### Directions
Can you write out the passage below about Wigner and Landsman in full, word for word?

Start of Selection

In turn, this is why it’s important to cast as much of Wigner as possible in a paradigm-universal form: that is, in classical language, with all the unnecessary entanglement with quantum theory removed. Quantizing is something you can do after the classical version is taken care of.

I’m still rummaging through section 5 of Wigner to extract out the part that pertains to central charges vs. the part that pertains to the global structure. I’m not quite sure why the two are lumped together: is the issue of universal covering space the discrete version of central extension or something? (e.g. a discrete form of central extension to cover Z2(P) x Z2(T)).

But anyway: it’s only with a proper understanding of what’s going on in Landsman IV.1.9, that one can properly appreciate the parallel discussion by Sardanashvily and his people, regarding the essentially classical nature of the metric. (Here: the metric plays an analogous role to the theta variable).

Section IV is about the only part of my copy of Landsman whose pages are not yet discolored with overuse. It goes WAY beyond even what I discussed here, providing a classico-quantum account of both reduction and induction. In particular, symplectic reduction is done in IV.1. IV.2.8 (covariant quantization) and IV.2.10 (quantization of singular reduction) also seem to be particularly relevant to my previous discussion.

Actually, now that I look at it, it’s not entirely unused. I got these 2 pictures in the margin at the start of section IV in my copy of Landsman dated at the end of 2004. Those two pictures, alone, cover the equivalent of most of section IV.1.

But the interesting story they tell is another topic for another time (and it would take a long time to explain how constraint manifolds and first class vs. second class constraints relate to widowed spouses, because that’s basically what my pictures show).

End of Selection
Start of Recorded data

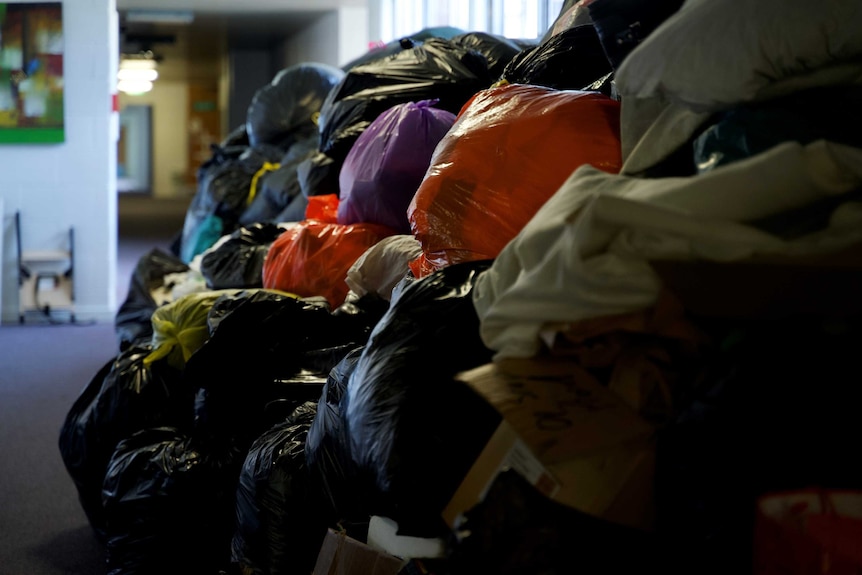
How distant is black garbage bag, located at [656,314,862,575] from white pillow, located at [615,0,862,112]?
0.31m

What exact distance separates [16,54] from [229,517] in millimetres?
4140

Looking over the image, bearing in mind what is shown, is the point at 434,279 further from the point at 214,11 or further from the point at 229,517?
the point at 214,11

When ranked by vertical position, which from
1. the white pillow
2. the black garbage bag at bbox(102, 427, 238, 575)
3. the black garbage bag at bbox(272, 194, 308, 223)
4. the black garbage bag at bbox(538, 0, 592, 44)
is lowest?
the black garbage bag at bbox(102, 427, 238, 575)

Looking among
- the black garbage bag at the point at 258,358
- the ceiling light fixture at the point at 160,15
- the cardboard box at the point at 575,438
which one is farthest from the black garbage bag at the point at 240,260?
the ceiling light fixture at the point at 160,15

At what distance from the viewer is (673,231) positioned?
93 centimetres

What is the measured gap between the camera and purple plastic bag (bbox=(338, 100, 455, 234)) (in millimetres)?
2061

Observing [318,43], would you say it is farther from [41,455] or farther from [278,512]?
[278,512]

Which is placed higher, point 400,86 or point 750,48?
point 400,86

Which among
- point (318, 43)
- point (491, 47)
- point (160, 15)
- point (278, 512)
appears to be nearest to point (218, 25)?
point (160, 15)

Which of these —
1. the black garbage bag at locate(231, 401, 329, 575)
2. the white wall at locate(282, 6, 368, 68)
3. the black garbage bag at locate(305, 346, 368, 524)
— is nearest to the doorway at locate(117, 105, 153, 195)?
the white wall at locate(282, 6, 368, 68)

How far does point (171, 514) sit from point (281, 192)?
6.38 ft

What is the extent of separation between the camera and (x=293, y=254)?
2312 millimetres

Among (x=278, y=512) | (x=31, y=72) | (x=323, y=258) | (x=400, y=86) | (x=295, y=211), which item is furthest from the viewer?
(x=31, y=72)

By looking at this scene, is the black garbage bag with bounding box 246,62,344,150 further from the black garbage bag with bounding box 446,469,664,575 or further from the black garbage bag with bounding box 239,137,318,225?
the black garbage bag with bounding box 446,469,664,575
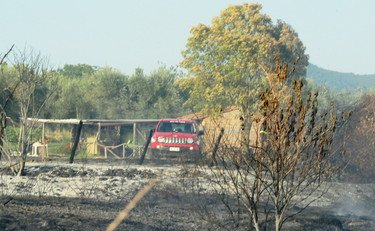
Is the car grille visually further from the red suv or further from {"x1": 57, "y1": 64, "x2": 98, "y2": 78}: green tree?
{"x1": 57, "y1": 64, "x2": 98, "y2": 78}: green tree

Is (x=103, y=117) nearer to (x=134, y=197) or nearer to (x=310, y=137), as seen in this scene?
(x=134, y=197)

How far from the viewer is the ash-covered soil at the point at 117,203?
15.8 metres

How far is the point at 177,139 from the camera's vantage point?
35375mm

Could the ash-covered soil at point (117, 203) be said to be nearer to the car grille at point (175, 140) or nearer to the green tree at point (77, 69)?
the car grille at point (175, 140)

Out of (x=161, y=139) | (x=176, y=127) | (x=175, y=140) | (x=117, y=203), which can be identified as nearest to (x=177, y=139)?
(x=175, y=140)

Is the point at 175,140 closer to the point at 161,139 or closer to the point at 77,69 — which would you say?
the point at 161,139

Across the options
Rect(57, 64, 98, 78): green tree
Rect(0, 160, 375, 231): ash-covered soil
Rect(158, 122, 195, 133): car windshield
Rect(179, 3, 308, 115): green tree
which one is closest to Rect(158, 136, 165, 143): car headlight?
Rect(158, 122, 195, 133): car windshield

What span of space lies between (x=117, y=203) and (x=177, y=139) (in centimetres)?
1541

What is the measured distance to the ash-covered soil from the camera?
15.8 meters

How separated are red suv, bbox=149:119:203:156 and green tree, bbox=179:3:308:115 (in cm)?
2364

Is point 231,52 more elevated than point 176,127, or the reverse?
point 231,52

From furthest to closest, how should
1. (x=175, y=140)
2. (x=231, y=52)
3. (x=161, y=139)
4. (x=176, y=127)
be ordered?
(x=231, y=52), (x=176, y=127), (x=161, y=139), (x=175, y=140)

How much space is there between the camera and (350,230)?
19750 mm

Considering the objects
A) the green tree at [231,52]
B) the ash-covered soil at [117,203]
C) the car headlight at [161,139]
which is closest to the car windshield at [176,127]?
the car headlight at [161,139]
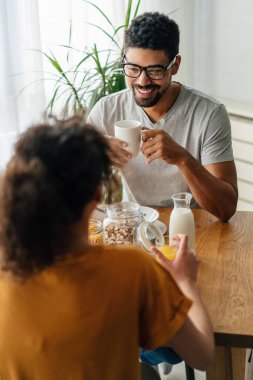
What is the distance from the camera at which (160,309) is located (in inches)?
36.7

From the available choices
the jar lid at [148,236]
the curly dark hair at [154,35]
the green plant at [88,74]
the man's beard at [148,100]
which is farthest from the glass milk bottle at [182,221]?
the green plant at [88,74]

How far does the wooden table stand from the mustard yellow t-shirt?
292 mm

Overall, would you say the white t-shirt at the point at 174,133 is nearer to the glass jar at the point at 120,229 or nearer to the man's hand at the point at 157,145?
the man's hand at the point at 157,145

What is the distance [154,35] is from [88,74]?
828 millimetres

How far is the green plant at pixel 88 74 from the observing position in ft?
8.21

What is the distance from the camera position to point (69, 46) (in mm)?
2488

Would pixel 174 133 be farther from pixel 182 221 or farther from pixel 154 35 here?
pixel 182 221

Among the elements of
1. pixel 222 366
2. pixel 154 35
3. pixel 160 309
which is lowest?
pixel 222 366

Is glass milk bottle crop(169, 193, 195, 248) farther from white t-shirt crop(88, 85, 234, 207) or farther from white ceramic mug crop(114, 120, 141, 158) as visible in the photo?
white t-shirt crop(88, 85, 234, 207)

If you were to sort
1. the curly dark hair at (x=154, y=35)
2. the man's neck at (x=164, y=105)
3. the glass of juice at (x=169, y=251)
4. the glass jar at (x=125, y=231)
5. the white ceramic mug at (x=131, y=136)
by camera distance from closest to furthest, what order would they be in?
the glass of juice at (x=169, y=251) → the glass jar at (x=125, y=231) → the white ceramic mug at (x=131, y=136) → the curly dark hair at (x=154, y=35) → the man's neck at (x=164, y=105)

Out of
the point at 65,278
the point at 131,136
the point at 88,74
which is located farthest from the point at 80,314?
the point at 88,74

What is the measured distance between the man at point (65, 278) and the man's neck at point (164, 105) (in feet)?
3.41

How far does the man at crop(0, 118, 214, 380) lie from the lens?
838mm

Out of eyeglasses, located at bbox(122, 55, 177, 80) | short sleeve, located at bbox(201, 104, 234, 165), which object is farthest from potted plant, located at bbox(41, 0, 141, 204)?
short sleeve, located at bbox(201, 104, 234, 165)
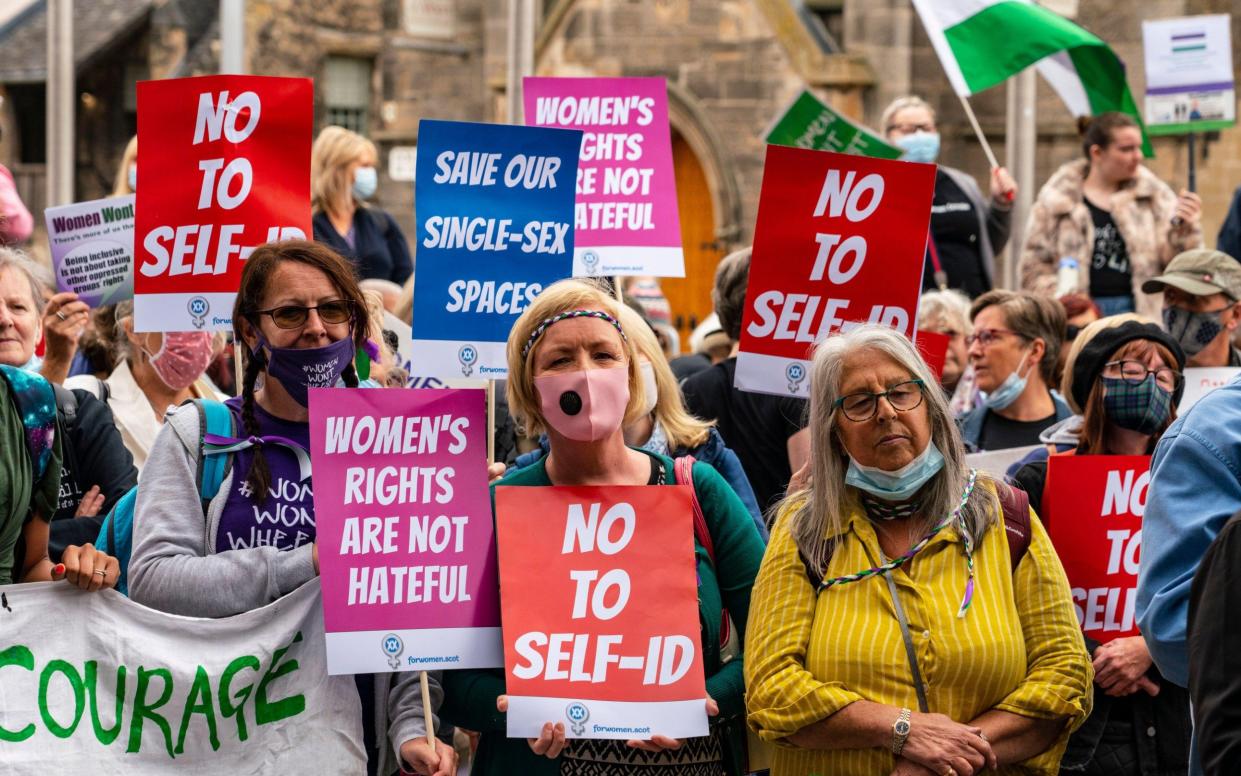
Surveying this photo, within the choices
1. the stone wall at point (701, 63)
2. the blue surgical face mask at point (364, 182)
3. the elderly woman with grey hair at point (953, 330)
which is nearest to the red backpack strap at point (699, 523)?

End of Recorded data

### Response
In turn, this is why it’s important to cast as much of Wigner as possible in a paradigm-universal form: that is, in classical language, with all the unnecessary entanglement with quantum theory removed. Quantizing is something you can do after the classical version is taken care of.

I’m still rummaging through section 5 of Wigner to extract out the part that pertains to central charges vs. the part that pertains to the global structure. I’m not quite sure why the two are lumped together: is the issue of universal covering space the discrete version of central extension or something? (e.g. a discrete form of central extension to cover Z2(P) x Z2(T)).

But anyway: it’s only with a proper understanding of what’s going on in Landsman IV.1.9, that one can properly appreciate the parallel discussion by Sardanashvily and his people, regarding the essentially classical nature of the metric. (Here: the metric plays an analogous role to the theta variable).

Section IV is about the only part of my copy of Landsman whose pages are not yet discolored with overuse. It goes WAY beyond even what I discussed here, providing a classico-quantum account of both reduction and induction. In particular, symplectic reduction is done in IV.1. IV.2.8 (covariant quantization) and IV.2.10 (quantization of singular reduction) also seem to be particularly relevant to my previous discussion.

Actually, now that I look at it, it’s not entirely unused. I got these 2 pictures in the margin at the start of section IV in my copy of Landsman dated at the end of 2004. Those two pictures, alone, cover the equivalent of most of section IV.1.

But the interesting story they tell is another topic for another time (and it would take a long time to explain how constraint manifolds and first class vs. second class constraints relate to widowed spouses, because that’s basically what my pictures show).